Командир и заместитель переглянулись.
— Майор Топорков пал смертью храбрых при героической защите Деснянска, — звонко, с торжеством в голосе сказал заместитель. — Посмертно награждён орденом боевого Красного Знамени.
— Не знал, — безучастно ответил человек из болота. — Но я майор Топорков. А вы майор Стебнев. В марте сорок первого вы приезжали к нам из штаба округа читать лекцию о преимуществе отечественного стрелкового оружия над немецким.
Заместитель пристально всмотрелся в человека, стоявшего перед ним, и наконец поднялся.
— Минутку! — И вышел из землянки.
— Сядь, Топорков, а то от сквозняка упадёшь, — сказал командир, едва за заместителем закрылась дверь. — Не серчай. Стебнев у меня человек дошлый. По контрразведке работает… Вот поешь!
С усилием повернув своё могучее шестипудовое тело, он достал из дощатого ящичка в углу землянки ржаную полбуханку, несколько печёных картофелин и зелёную бутылку, заткнутую кукурузным початком. Выставил всю эту снедь на стол и налил сизый самогон в кружку.
— Выпей, майор, и закуси.
Человек выпил, взял картофелину и стал медленно, безучастно жевать, как будто исполнял тяжёлую, ненужную, но обязательную работу.

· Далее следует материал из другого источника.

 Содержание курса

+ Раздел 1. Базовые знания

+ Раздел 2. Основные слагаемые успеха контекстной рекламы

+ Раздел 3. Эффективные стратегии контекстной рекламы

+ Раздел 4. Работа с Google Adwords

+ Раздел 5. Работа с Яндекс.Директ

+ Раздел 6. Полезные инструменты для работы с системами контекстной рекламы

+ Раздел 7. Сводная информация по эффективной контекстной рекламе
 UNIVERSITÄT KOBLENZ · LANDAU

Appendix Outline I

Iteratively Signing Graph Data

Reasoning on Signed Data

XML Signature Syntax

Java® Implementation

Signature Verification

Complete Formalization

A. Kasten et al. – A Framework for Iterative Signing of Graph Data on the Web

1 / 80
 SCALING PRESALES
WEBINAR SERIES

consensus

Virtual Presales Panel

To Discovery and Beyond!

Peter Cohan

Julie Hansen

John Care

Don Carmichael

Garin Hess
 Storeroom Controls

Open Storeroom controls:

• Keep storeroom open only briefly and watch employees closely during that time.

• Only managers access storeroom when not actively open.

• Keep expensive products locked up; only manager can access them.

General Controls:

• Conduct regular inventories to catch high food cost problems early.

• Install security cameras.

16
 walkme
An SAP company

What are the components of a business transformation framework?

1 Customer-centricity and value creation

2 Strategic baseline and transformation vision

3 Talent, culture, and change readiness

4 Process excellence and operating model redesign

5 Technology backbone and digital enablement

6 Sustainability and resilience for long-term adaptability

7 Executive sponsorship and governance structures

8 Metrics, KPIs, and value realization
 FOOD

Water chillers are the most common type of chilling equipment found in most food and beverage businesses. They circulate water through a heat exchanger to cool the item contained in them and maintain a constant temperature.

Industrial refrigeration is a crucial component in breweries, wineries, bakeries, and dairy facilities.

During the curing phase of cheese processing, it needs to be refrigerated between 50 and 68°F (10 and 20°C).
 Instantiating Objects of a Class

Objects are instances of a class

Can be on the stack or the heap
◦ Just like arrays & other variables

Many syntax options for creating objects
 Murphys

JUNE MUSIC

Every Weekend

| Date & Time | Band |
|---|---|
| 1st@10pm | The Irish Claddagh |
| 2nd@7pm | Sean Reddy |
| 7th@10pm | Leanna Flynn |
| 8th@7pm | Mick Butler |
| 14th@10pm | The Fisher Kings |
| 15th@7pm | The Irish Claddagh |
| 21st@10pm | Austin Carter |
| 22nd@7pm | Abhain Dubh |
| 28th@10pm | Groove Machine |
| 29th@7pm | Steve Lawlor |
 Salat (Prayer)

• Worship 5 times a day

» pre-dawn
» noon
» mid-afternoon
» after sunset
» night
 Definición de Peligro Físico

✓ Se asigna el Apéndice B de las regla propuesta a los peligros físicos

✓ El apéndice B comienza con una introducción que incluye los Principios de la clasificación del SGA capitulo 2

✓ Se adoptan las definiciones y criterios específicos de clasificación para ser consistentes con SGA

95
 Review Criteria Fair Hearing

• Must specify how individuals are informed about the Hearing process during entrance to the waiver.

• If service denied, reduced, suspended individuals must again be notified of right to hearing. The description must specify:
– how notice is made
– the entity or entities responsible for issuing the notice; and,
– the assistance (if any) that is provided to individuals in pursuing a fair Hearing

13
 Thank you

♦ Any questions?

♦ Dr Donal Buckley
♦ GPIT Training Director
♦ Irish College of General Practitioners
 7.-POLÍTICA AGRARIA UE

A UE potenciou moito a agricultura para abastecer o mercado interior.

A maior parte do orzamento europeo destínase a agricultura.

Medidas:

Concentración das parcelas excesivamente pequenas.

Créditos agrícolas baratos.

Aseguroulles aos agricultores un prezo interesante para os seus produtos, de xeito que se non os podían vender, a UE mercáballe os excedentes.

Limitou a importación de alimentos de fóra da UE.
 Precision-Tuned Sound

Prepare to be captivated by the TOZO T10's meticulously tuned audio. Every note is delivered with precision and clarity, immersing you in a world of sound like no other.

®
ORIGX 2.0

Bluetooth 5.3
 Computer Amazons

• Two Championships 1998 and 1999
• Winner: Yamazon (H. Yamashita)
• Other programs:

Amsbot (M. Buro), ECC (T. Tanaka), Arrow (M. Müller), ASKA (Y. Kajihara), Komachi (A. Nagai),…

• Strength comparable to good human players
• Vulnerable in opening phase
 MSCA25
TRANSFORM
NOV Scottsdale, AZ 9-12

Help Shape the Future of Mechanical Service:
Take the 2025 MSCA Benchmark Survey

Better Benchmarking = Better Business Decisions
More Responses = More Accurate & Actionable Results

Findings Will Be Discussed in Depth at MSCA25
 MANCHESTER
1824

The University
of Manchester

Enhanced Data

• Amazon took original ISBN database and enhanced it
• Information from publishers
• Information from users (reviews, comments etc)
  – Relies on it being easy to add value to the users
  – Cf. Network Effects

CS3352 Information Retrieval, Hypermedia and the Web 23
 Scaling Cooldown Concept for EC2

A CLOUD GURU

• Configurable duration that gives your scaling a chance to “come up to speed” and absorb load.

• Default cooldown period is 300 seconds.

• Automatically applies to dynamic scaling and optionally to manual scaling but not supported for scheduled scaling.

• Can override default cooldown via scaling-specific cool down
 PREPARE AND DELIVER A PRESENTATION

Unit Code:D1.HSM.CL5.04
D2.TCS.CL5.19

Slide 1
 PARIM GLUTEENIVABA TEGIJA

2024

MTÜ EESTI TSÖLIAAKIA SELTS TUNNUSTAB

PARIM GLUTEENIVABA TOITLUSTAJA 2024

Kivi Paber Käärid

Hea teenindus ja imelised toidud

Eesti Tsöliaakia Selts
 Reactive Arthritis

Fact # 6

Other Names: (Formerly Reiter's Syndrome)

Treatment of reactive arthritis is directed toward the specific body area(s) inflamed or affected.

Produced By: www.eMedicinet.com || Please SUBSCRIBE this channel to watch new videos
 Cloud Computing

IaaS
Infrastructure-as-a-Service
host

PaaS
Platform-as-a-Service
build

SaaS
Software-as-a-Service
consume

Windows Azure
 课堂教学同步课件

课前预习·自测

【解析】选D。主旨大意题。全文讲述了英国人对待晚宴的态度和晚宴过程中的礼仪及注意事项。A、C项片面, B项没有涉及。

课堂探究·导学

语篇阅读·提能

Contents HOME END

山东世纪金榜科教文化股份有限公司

Командир смотрел, как по-старчески, кругообразно движутся его челюсти. Неизвестно, почему он поверил этому человеку. Может быть, полагался на чутьё. Может быть, он уже знал таких людей — выжженных войной, не побоявшихся взять на себя за эти полтора года столько, что иному и века не хватит.
— Ешь, — повторил он басовито и добавил потише, как будто стесняясь своего сочного голоса: — Теперь и о себе думать надо. Слава богу, живой!
Пришлый направил на командира свой сверлящий взгляд.
— За мой побег в бараке каждого пятого должны расстрелять, — сказал он. — Всего двадцать человек. Ребята знали и согласились. Так что я чужой жизнью живу. За всех… За двадцать!
Командир, вздохнув, отвернулся к окну.
— Да! Насмотрелись мы смертей… Я вот в мирное время оперу «Мадам Баттерфляй» любил, — сказал он негромко. — переживал… за её страдания. А теперь думаю: чем меня после войны расшевелишь?
Человек из болота отодвинул кружку. От еды и от выпитого его впалые щёки пошли алыми пятнами.
— Оружия нам! — хрипло сказал он. — Мы в плену, но мы в том не повинны. Оружия нам! Подпольный комитет готовит восстание. Мы весь этот аэродром уничтожим, командир! Оружия нам!